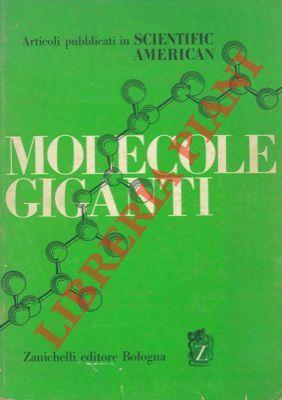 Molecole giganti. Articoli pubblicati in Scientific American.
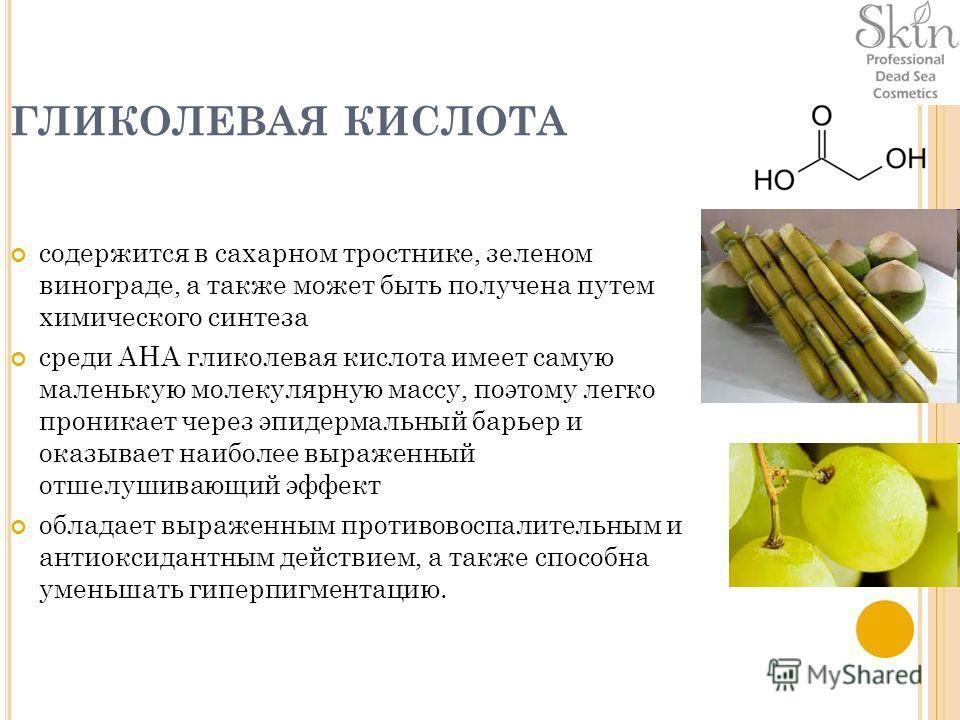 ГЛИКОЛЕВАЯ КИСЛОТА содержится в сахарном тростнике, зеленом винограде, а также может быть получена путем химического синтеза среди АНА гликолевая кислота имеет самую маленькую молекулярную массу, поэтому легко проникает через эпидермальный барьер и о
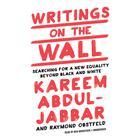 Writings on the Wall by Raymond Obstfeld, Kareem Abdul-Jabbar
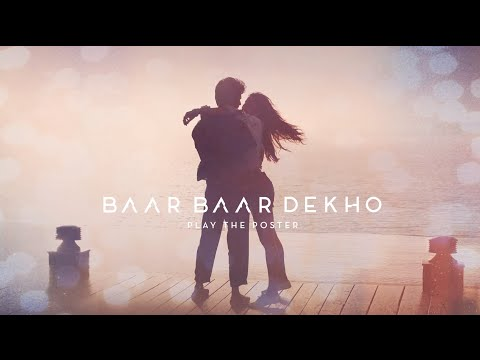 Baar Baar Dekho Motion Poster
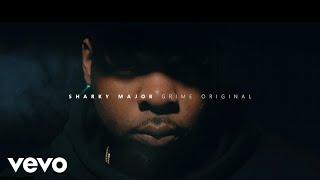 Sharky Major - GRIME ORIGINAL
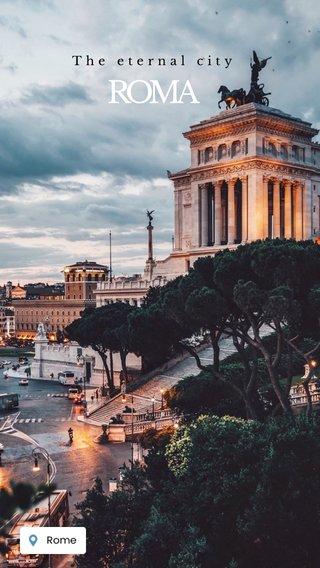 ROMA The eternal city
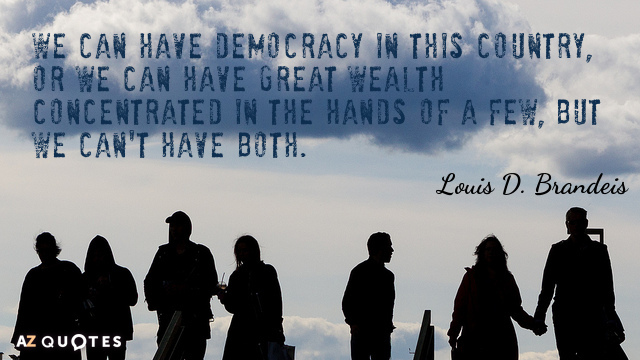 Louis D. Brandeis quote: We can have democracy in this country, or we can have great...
◇ ◇ ◇ ◇
* What to produce: Restate the data above word for word. Do not include the images.

* Finished exercise:
 Molecole giganti. Articoli pubblicati in Scientific American.
 ГЛИКОЛЕВАЯ КИСЛОТА содержится в сахарном тростнике, зеленом винограде, а также может быть получена путем химического синтеза среди АНА гликолевая кислота имеет самую маленькую молекулярную массу, поэтому легко проникает через эпидермальный барьер и о
 Writings on the Wall by Raymond Obstfeld, Kareem Abdul-Jabbar
 Baar Baar Dekho Motion Poster
 Sharky Major - GRIME ORIGINAL
 ROMA The eternal city
 Louis D. Brandeis quote: We can have democracy in this country, or we can have great...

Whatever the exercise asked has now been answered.